Merge branch 'master' into fix-lint-ignore-comments

fmigneault · web-flow · commit 7afde6f1ec04 · 2021-07-07T11:14:28.000-04:00
diff --git a/CHANGES.rst b/CHANGES.rst
@@ -21,10 +21,13 @@ Fixes:
 
 Changes:
 --------
-- No change.
+- Add support for array type as job inputs
+  (relates to `#233 <https://github.com/crim-ca/weaver/issues/233>`_).
 
 Fixes:
 ------
+- Fixed the format of the output file URL. When the prefix ``/`` was not present, 
+  URL was incorrectly handled by not prepending the required base URL location.
 - Fix backward compatibility of pre-deployed processes that did not define ``jobControlOptions`` that is now required.

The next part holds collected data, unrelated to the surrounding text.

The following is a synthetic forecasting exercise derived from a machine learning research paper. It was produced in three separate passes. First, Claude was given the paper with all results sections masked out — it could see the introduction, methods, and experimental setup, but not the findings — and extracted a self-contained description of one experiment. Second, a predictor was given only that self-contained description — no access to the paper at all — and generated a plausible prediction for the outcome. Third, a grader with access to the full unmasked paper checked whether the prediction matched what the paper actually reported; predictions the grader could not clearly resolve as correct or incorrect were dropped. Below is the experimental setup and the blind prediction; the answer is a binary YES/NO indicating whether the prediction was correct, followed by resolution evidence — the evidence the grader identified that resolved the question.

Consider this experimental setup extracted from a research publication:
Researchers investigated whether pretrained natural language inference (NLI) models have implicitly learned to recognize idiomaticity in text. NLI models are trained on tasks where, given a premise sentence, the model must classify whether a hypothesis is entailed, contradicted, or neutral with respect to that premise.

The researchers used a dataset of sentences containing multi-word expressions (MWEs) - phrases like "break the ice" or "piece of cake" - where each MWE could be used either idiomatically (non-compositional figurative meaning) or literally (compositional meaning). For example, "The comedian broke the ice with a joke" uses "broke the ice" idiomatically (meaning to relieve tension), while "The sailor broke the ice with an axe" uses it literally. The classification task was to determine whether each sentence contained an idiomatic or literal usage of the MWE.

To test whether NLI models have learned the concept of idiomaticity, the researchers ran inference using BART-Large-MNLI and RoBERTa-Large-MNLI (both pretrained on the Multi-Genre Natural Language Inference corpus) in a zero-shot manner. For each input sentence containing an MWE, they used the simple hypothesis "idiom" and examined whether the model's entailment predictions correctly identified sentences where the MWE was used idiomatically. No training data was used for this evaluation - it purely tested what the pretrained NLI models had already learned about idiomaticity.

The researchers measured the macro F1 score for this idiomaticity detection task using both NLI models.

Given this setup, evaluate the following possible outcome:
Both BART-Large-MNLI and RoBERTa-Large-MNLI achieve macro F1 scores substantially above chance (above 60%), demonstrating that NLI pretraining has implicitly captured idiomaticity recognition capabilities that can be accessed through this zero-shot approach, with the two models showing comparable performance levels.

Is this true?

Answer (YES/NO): NO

   Missing definition are substituted in-place by default ``["execute-async"]`` mode.
 
@@ -36,6 +39,8 @@ Changes:
 - Add reference link to ReadTheDocs URL of `Weaver` in API landing page.

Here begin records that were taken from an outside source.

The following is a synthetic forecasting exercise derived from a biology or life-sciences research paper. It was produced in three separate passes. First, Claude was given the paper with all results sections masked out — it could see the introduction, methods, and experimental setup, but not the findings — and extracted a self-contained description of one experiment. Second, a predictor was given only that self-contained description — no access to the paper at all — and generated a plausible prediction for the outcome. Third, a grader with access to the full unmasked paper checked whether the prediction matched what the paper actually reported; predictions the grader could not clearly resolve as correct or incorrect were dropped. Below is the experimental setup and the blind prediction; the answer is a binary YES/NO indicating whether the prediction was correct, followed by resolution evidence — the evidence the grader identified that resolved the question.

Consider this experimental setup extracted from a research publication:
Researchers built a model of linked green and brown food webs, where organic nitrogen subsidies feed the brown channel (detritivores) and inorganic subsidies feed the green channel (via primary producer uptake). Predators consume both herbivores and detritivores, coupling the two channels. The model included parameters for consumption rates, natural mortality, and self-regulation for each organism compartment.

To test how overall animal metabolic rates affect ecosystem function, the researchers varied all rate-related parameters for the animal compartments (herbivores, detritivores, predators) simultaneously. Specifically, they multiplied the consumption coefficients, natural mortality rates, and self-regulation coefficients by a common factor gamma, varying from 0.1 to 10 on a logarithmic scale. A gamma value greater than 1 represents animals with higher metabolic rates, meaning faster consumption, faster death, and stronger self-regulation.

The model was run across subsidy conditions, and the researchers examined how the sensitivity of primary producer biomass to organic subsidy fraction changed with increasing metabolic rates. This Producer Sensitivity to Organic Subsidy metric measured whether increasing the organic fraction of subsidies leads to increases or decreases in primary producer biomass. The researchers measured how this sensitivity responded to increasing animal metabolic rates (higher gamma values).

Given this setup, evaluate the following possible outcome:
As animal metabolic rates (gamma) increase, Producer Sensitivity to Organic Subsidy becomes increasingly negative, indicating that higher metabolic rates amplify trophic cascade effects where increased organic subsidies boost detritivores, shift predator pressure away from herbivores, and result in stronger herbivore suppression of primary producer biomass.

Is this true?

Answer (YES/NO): YES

 - Add references to `OGC-API Processes` requirements and recommendations for eventual conformance listing
   (relates to `#231 <https://github.com/crim-ca/weaver/issues/231>`_).
+- In order to align with OpenAPI ``boolean`` type definitions, non explicit ``boolean`` values will not be automatically 
+  converted to ``bool`` anymore. They will require explicit ``false|true``.

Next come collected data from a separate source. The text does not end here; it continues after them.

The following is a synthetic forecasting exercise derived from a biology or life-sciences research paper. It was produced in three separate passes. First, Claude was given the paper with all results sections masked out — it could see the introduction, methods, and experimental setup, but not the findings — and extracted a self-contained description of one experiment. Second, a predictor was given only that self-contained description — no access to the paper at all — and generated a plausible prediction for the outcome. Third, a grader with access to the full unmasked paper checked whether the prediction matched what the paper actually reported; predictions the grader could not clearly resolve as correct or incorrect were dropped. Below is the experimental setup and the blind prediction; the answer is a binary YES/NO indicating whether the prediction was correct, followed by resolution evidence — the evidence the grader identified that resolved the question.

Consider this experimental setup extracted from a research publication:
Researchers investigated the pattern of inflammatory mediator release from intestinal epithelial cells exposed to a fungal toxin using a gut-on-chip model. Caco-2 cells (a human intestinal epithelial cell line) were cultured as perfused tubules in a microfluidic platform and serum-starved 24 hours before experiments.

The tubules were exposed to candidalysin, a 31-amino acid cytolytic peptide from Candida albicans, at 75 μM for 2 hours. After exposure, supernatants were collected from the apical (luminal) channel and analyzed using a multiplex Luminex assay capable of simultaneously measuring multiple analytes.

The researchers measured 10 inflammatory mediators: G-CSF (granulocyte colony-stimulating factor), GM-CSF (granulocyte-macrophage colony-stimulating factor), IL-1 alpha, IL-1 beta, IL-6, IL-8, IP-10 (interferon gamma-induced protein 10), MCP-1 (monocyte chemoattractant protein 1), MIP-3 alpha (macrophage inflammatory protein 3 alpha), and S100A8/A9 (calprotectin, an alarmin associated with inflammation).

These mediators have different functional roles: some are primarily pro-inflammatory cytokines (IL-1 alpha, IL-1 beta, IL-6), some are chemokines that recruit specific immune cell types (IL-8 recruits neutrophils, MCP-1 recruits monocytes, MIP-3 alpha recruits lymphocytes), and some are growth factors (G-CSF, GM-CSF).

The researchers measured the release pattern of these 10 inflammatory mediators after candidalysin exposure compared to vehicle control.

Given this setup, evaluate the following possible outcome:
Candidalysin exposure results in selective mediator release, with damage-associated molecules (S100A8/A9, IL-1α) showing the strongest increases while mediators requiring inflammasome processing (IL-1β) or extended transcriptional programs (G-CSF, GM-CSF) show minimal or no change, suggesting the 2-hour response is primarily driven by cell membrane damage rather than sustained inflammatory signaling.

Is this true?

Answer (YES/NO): NO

 - Add ``datetime`` query parameter for job searches queries
   (relates to `#236 <https://github.com/crim-ca/weaver/issues/236>`_).
 - Add ``limit`` query parameter validation and integration for jobs in retrieve queries
diff --git a/tests/functional/test_wps_package.py b/tests/functional/test_wps_package.py
@@ -8,8 +8,10 @@
     - :mod:`tests.processes.wps_package`.
 """
 import contextlib
+import json
 import logging
 import os
+from inspect import cleandoc
 
 import colander
 import pytest
@@ -23,6 +25,8 @@
     mocked_aws_s3,
     mocked_aws_s3_bucket_test_file,
     mocked_execute_process,
+    mocked_http_file,
+    mocked_reference_test_file,
     mocked_sub_requests
 )
 from weaver.execute import EXECUTE_MODE_ASYNC, EXECUTE_RESPONSE_DOCUMENT, EXECUTE_TRANSMISSION_MODE_REFERENCE
@@ -37,7 +41,11 @@
     IANA_NAMESPACE,
     get_cwl_file_format
 )
-from weaver.processes.constants import CWL_REQUIREMENT_APP_BUILTIN, CWL_REQUIREMENT_INIT_WORKDIR
+from weaver.processes.constants import (
+    CWL_REQUIREMENT_APP_BUILTIN,
+    CWL_REQUIREMENT_APP_DOCKER,
+    CWL_REQUIREMENT_INIT_WORKDIR
+)
 from weaver.utils import get_any_value
 
 EDAM_PLAIN = EDAM_NAMESPACE + ":" + EDAM_MAPPING[CONTENT_TYPE_TEXT_PLAIN]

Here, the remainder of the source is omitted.